» **The exercise**: Exactly repeat the line that contains "Within the photo", then every line after it up to and including the final line.

*** Stored records

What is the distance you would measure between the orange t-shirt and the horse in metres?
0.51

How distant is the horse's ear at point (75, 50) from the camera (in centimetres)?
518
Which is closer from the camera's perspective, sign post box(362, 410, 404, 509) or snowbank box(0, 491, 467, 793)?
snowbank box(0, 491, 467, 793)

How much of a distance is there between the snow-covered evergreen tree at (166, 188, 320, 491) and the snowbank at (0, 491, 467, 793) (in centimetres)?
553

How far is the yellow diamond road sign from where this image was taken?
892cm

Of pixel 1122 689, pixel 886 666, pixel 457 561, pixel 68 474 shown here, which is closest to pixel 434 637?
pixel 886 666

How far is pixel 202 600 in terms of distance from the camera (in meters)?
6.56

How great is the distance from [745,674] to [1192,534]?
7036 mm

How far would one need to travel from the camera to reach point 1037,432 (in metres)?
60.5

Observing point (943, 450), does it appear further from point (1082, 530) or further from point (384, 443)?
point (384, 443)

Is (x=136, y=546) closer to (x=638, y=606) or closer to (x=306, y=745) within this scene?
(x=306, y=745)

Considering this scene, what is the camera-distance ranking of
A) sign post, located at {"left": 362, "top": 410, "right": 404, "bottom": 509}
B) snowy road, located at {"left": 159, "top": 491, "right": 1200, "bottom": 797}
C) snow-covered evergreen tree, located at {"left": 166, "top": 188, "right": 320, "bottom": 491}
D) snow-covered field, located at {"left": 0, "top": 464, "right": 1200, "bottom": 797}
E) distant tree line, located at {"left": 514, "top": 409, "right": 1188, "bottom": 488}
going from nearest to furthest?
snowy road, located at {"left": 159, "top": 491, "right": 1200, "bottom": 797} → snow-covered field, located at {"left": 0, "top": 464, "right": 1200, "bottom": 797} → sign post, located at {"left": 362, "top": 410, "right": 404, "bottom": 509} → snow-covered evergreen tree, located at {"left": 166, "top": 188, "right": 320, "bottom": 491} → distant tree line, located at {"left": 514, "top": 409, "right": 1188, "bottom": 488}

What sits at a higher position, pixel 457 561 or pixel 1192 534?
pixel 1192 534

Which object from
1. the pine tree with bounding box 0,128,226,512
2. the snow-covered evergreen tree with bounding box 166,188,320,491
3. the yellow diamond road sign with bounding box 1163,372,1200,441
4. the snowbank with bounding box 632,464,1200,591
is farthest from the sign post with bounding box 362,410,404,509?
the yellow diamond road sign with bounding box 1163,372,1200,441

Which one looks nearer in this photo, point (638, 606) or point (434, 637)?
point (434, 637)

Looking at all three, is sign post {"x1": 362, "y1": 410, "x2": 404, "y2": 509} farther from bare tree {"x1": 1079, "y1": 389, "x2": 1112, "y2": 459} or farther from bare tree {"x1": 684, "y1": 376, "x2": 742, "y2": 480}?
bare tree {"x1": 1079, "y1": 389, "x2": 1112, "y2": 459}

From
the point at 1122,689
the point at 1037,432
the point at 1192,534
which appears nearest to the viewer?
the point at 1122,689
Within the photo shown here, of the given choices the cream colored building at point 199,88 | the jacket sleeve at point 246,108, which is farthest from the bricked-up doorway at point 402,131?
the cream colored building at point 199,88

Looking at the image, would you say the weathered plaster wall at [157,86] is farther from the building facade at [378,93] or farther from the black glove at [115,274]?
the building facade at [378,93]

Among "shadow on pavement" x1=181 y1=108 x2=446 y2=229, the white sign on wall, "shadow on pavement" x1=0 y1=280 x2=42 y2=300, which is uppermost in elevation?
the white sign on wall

******

» **Full answer**:
Within the photo shown here, of the given choices the cream colored building at point 199,88 | the jacket sleeve at point 246,108, which is farthest from the bricked-up doorway at point 402,131?
the cream colored building at point 199,88

Looking at the image, would you say the weathered plaster wall at [157,86] is farther from the building facade at [378,93] or farther from the black glove at [115,274]?
the building facade at [378,93]

Among "shadow on pavement" x1=181 y1=108 x2=446 y2=229, the white sign on wall, "shadow on pavement" x1=0 y1=280 x2=42 y2=300, which is uppermost in elevation?
the white sign on wall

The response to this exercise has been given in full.